*PROBLEM REQUIREMENTS*. Your task is to extract the lines from the one holding "Of [358,328] and" through the end of the material. Set them down exactly and add nothing.

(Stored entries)

■ ■ ■ ■

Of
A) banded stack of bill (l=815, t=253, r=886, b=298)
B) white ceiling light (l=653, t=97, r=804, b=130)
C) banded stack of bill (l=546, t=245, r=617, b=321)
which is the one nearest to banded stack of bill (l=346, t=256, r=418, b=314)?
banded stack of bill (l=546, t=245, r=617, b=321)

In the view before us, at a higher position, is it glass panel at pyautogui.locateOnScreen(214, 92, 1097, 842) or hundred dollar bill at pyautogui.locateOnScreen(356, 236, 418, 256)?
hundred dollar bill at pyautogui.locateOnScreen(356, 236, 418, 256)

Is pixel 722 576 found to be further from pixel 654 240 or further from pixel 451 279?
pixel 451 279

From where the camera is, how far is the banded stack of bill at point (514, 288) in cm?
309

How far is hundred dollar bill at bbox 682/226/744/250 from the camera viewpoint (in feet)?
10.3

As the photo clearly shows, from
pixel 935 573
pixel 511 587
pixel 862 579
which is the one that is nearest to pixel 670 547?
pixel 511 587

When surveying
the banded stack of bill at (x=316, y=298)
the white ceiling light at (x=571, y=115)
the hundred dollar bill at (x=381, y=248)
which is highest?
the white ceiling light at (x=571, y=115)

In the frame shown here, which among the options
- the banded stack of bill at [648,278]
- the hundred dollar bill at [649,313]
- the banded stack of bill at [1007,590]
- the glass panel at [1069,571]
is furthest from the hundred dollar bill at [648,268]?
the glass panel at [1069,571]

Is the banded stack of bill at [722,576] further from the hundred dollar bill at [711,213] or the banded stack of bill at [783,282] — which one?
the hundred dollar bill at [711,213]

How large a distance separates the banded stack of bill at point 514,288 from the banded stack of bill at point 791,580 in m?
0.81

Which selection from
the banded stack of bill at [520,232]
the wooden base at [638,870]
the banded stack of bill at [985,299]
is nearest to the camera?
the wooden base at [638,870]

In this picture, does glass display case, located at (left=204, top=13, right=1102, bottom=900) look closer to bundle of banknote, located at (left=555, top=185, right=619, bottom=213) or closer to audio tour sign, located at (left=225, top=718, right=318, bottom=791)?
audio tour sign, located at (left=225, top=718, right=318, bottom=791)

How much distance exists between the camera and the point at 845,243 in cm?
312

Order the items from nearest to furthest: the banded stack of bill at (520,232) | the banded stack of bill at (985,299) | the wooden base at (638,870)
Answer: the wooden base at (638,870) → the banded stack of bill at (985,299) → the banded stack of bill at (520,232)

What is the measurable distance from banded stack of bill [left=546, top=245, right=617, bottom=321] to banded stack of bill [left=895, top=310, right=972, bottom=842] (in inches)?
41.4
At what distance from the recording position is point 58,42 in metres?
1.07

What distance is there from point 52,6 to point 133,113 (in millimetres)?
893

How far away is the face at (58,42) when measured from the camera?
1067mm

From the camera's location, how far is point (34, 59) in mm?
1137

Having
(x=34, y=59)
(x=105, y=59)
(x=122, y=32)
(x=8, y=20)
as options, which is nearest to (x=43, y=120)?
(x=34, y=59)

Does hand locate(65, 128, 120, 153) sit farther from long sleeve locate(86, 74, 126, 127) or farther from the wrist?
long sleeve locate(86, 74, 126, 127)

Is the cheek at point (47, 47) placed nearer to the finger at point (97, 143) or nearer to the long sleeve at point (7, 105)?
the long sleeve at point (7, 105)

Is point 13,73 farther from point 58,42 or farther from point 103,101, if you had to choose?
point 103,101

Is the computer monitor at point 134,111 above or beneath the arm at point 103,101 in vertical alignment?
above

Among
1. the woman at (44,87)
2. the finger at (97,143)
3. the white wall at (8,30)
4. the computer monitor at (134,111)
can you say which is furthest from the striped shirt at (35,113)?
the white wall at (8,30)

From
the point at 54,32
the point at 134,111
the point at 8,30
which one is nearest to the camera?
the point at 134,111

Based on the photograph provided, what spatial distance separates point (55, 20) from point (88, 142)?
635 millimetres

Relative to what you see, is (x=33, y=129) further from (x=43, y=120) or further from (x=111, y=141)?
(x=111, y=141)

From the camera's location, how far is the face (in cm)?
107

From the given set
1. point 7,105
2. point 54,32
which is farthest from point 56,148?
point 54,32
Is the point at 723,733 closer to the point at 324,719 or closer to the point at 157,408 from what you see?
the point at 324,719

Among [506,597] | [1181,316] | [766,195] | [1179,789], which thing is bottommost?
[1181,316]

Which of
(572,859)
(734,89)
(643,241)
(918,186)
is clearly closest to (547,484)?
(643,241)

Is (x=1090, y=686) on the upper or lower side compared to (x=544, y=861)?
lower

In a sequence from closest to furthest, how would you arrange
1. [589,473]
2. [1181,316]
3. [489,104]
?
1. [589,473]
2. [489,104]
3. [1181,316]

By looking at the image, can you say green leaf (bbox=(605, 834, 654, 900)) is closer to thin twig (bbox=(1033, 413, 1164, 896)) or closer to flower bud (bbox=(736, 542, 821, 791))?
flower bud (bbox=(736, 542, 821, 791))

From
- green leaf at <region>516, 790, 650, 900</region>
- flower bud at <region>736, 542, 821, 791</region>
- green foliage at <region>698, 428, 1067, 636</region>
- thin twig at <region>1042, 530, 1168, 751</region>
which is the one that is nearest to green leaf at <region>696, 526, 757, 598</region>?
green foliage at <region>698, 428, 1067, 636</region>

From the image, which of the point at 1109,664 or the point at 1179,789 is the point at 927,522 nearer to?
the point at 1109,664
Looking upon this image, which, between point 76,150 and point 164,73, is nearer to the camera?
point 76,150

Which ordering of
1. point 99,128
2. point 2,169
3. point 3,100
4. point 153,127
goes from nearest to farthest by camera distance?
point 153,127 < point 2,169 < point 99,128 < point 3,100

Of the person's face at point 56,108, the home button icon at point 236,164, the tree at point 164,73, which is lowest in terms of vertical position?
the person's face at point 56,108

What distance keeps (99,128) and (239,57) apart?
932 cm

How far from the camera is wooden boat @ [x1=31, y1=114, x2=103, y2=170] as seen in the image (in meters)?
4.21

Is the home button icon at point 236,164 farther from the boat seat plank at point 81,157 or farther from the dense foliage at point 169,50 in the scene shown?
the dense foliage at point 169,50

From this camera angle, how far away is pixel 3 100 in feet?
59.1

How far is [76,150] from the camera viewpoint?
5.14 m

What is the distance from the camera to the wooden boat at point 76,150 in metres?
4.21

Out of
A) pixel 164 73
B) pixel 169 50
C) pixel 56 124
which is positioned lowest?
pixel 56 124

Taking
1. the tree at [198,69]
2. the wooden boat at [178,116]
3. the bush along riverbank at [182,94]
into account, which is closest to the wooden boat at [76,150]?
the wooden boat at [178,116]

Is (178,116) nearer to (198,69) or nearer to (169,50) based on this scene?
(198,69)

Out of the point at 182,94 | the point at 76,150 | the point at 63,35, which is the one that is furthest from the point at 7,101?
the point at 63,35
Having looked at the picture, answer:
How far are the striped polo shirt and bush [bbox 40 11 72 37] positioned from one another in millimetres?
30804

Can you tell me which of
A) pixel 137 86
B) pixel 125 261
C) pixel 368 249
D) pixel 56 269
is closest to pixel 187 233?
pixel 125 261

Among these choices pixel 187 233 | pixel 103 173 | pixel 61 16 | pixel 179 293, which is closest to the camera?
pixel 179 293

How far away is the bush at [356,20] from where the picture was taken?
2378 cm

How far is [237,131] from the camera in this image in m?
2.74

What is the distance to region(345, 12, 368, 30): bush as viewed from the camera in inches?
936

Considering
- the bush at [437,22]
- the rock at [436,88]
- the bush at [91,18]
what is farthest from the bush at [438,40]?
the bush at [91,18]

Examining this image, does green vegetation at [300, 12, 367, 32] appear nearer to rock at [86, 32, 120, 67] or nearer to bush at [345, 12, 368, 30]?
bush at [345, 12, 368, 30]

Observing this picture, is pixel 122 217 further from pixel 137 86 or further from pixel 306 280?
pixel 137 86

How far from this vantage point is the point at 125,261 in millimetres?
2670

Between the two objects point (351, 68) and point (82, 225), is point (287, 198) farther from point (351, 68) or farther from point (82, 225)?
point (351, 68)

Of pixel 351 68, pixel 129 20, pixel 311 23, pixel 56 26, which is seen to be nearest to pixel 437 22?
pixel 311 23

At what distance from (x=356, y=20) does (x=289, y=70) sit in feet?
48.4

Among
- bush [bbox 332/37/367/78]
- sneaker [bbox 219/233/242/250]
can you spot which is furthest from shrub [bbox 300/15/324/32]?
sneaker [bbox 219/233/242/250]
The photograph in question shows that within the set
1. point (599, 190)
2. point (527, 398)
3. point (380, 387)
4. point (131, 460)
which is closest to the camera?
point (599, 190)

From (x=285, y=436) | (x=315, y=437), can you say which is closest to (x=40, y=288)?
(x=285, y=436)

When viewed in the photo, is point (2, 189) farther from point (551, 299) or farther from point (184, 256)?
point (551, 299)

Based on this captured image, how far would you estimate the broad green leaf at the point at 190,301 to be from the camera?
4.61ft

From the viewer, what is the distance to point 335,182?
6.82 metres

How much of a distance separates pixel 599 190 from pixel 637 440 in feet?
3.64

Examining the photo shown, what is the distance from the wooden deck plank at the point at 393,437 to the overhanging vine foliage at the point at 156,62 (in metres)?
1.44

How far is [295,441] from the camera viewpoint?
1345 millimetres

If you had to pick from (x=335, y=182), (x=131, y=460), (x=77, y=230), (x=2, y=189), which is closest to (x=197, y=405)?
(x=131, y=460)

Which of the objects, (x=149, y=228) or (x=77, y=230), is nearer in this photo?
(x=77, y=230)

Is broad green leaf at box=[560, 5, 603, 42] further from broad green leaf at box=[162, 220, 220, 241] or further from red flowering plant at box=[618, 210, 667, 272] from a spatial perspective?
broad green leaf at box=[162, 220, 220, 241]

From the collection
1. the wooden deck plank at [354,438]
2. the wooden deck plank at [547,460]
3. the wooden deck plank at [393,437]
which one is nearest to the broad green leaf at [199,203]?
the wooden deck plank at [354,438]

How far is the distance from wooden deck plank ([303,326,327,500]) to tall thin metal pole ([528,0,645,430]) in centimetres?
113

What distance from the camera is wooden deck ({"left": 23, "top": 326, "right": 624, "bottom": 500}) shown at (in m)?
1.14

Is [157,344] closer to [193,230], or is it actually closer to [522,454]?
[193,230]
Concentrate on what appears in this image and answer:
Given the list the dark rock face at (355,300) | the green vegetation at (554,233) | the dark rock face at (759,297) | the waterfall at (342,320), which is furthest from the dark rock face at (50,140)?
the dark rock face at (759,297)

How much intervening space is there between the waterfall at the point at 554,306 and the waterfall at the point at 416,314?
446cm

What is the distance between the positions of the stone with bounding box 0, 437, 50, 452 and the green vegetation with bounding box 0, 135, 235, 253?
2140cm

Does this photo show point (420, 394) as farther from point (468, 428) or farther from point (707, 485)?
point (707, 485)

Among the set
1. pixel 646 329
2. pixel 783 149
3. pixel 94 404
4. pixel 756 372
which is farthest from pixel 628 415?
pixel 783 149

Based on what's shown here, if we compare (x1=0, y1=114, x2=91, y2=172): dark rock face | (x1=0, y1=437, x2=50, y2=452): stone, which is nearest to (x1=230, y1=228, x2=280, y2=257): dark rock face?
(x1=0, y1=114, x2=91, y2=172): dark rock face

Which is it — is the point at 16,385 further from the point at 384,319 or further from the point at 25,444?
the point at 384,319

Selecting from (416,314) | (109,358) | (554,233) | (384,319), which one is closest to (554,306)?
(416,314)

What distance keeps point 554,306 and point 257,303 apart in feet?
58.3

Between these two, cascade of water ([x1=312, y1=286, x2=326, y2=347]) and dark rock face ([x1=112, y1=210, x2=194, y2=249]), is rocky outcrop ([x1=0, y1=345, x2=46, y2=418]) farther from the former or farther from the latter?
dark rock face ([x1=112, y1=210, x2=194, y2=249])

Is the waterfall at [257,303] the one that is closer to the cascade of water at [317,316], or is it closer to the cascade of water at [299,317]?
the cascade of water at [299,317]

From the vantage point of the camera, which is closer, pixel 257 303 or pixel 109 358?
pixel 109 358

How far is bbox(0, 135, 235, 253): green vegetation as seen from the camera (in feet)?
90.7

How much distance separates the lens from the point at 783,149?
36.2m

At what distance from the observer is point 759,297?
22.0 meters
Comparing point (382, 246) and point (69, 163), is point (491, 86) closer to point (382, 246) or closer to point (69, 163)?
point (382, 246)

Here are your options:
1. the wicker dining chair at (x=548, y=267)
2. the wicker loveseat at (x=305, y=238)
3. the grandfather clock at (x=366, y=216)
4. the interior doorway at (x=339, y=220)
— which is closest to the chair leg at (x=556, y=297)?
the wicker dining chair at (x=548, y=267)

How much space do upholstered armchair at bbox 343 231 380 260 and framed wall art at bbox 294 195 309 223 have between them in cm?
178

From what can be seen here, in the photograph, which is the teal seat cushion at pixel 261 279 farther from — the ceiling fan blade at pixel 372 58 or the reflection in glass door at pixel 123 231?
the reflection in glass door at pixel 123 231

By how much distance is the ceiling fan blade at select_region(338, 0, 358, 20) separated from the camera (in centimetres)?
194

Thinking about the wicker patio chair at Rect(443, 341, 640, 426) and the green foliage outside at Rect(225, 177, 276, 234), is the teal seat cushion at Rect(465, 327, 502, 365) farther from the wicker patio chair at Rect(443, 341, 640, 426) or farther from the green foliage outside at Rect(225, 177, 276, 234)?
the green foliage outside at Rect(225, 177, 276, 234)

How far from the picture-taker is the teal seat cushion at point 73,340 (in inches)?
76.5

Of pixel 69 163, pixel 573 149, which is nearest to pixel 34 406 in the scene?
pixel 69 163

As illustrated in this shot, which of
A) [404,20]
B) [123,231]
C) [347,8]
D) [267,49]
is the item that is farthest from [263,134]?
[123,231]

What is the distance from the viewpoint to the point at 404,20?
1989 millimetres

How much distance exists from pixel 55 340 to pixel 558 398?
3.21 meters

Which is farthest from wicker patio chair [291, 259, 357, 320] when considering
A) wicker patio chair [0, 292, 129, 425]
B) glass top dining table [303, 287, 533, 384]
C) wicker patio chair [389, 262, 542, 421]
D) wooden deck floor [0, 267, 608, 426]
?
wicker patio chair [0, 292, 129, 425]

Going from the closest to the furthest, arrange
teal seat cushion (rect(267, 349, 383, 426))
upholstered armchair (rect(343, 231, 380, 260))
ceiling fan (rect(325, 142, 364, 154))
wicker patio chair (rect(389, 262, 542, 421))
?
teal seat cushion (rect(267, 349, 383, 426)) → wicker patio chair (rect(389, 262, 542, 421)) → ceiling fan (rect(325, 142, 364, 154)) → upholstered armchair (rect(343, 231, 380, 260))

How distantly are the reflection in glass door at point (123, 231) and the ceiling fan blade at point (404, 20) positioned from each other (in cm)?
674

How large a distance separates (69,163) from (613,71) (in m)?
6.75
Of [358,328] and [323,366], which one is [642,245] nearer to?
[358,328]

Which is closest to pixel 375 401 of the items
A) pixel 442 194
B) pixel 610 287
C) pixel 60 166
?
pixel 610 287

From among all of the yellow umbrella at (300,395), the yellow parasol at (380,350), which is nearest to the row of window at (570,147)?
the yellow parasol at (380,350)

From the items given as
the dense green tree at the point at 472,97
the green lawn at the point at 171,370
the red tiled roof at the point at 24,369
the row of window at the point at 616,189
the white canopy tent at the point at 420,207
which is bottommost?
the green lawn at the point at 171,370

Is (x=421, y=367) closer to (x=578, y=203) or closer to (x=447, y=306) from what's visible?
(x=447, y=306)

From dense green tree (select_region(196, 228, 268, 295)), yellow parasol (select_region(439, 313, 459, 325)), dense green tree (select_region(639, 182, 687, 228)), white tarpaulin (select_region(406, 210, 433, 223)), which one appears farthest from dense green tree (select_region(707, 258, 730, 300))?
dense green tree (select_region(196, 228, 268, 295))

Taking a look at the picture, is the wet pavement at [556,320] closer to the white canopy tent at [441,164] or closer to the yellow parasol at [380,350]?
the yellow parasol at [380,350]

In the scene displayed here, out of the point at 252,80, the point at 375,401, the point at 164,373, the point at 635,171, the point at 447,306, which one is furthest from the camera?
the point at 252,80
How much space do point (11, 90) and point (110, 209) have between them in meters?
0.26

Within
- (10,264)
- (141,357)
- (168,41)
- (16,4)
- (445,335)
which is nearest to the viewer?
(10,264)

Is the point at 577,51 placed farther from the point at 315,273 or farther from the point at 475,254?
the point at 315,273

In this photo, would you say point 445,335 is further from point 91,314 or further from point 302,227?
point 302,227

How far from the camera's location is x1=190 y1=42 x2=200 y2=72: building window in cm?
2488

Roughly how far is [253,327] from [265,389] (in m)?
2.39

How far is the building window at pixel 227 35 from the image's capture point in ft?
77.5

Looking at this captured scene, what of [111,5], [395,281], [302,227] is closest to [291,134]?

■ ■ ■ ■

*TASK RESULT*.
Of [358,328] and [323,366], which one is [642,245] nearer to?
[358,328]

Which is closest to pixel 375 401 of the items
A) pixel 442 194
B) pixel 610 287
C) pixel 60 166
?
pixel 610 287

From among all of the yellow umbrella at (300,395), the yellow parasol at (380,350), which is nearest to the row of window at (570,147)?
the yellow parasol at (380,350)

From the items given as
the dense green tree at the point at 472,97
the green lawn at the point at 171,370
the red tiled roof at the point at 24,369
the row of window at the point at 616,189
the white canopy tent at the point at 420,207
which is bottommost?
the green lawn at the point at 171,370

Is (x=421, y=367) closer to (x=578, y=203) or closer to (x=447, y=306) from what's visible?
(x=447, y=306)

From dense green tree (select_region(196, 228, 268, 295)), yellow parasol (select_region(439, 313, 459, 325)), dense green tree (select_region(639, 182, 687, 228)), white tarpaulin (select_region(406, 210, 433, 223)), which one appears farthest from dense green tree (select_region(707, 258, 730, 300))?
dense green tree (select_region(196, 228, 268, 295))

Taking a look at the picture, is the wet pavement at [556,320] closer to the white canopy tent at [441,164] or closer to the yellow parasol at [380,350]?
the yellow parasol at [380,350]

In the scene displayed here, out of the point at 252,80, the point at 375,401, the point at 164,373, the point at 635,171, the point at 447,306, which one is furthest from the camera?
the point at 252,80
How much space do point (11, 90) and point (110, 209) have between them in meters?
0.26

Within
- (10,264)
- (141,357)
- (168,41)
- (16,4)
- (445,335)
which is nearest to the viewer?
(10,264)

Is the point at 577,51 placed farther from the point at 315,273 or farther from the point at 475,254?
the point at 315,273

In this photo, would you say point 445,335 is further from point 91,314 or further from point 302,227?
point 302,227

How far from the camera's location is x1=190 y1=42 x2=200 y2=72: building window in cm?
2488

Roughly how far is [253,327] from [265,389] (in m)?
2.39

How far is the building window at pixel 227 35 from the image's capture point in ft?
77.5

Looking at this captured scene, what of [111,5], [395,281], [302,227] is closest to [291,134]?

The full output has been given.